Brief A
Could you repeat the gold price report below word for word, in full?

Given text
+--

Update: Having refreshed the weekly top with $1,951 on initial risk-aversion, gold (XAU/USD) eases to $1,939 during Friday’s Asian session.

The yellow metal’s initial run-up could be linked to the chatters of higher radiation and Chernobyl 2.0 fears as Russia shelled the Ukrainian nuclear power plant. However, tweets from US Senator Marco Rubio, as well as actions of the fire-safety team, seemed to have tamed the market woes afterward.

That said, US Senator Rubio tweeted, “Second Ukraine official just now says reactor was “hit” & is inactive with fuel inside but that its the admin building which is on fire.” “He had received no information about elevated radiation levels, says meltdown unlikely but leak is possible,” the policymaker added.

Not only the gold, but US stock futures and Treasury yields also pare recent losses by the press time. However, the risk-on mood is far away and may also take clues from the US Nonfarm Payrolls (NFP), in addition to the Russia-Ukraine headlines.

+--

[Data pulled from a collection]
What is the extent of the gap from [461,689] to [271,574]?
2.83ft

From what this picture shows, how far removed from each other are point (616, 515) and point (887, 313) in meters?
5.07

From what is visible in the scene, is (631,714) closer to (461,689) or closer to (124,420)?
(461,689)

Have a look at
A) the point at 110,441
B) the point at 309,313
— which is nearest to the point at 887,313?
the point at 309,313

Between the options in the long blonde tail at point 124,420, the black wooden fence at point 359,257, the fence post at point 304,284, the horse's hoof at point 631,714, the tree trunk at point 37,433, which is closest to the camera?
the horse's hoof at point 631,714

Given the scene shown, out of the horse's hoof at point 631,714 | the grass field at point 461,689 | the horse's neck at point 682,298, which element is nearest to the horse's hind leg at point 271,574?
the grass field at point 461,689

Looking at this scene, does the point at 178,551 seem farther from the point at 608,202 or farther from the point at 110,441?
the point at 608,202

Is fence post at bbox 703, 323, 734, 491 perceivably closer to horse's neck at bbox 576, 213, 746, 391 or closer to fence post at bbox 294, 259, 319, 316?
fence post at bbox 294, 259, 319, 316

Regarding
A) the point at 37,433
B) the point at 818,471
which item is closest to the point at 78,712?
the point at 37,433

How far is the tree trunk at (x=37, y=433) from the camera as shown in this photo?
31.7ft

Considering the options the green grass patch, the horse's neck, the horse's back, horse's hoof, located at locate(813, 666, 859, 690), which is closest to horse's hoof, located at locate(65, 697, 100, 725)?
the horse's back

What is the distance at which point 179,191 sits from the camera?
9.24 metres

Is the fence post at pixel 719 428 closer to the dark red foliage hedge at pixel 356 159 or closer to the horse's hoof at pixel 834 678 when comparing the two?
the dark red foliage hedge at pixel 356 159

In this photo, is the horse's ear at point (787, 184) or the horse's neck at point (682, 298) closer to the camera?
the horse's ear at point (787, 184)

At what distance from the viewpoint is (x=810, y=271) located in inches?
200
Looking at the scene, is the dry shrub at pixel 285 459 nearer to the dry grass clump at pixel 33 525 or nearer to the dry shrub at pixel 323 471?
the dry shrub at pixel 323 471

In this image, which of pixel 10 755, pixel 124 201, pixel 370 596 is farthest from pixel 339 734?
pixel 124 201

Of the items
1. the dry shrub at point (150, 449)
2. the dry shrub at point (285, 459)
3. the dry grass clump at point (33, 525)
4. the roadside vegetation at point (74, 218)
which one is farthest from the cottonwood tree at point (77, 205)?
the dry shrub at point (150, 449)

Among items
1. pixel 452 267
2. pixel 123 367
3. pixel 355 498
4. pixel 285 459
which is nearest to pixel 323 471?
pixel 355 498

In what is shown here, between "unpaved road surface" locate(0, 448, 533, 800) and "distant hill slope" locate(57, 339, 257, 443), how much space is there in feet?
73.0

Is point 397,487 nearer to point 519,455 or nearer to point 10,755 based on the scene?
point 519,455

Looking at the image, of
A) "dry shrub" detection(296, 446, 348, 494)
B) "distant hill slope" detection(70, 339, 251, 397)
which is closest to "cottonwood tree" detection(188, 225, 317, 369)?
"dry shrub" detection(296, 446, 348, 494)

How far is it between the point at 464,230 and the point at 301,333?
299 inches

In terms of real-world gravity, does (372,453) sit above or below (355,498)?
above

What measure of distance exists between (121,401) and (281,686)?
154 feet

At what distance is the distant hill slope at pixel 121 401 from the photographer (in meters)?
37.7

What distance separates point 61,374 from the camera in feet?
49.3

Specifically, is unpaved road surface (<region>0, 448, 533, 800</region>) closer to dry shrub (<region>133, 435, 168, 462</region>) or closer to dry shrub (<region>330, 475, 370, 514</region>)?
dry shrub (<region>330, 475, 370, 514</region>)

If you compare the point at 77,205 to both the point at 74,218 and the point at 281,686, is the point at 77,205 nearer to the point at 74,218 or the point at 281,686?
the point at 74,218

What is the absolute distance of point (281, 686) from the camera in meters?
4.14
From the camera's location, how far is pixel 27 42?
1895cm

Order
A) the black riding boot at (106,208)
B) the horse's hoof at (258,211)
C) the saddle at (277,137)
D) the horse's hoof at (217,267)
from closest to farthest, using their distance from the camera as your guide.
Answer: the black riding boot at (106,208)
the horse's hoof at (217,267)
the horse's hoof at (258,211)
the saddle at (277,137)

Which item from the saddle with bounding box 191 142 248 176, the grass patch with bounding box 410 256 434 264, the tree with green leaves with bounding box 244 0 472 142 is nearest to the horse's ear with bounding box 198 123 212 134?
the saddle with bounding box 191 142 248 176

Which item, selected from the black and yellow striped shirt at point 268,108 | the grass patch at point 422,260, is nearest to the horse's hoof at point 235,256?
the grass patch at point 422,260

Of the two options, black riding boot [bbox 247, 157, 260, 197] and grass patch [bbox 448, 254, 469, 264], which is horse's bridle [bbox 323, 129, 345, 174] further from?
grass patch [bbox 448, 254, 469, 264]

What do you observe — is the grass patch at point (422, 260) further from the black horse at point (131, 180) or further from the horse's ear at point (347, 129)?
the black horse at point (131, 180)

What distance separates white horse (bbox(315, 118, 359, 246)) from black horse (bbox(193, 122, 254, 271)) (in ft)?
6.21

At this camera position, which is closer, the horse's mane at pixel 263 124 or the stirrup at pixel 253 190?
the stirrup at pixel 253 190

+--

Brief B
Could you write out the entries again from the line containing "At this camera" through the end of the entries, switching "horse's mane" to "horse's tail" and leaving everything else unchanged?

Full response A
Update: Having refreshed the weekly top with $1,951 on initial risk-aversion, gold (XAU/USD) eases to $1,939 during Friday’s Asian session.

The yellow metal’s initial run-up could be linked to the chatters of higher radiation and Chernobyl 2.0 fears as Russia shelled the Ukrainian nuclear power plant. However, tweets from US Senator Marco Rubio, as well as actions of the fire-safety team, seemed to have tamed the market woes afterward.

That said, US Senator Rubio tweeted, “Second Ukraine official just now says reactor was “hit” & is inactive with fuel inside but that its the admin building which is on fire.” “He had received no information about elevated radiation levels, says meltdown unlikely but leak is possible,” the policymaker added.

Not only the gold, but US stock futures and Treasury yields also pare recent losses by the press time. However, the risk-on mood is far away and may also take clues from the US Nonfarm Payrolls (NFP), in addition to the Russia-Ukraine headlines.

Full response B
At this camera position, which is closer, the horse's tail at pixel 263 124 or the stirrup at pixel 253 190?
the stirrup at pixel 253 190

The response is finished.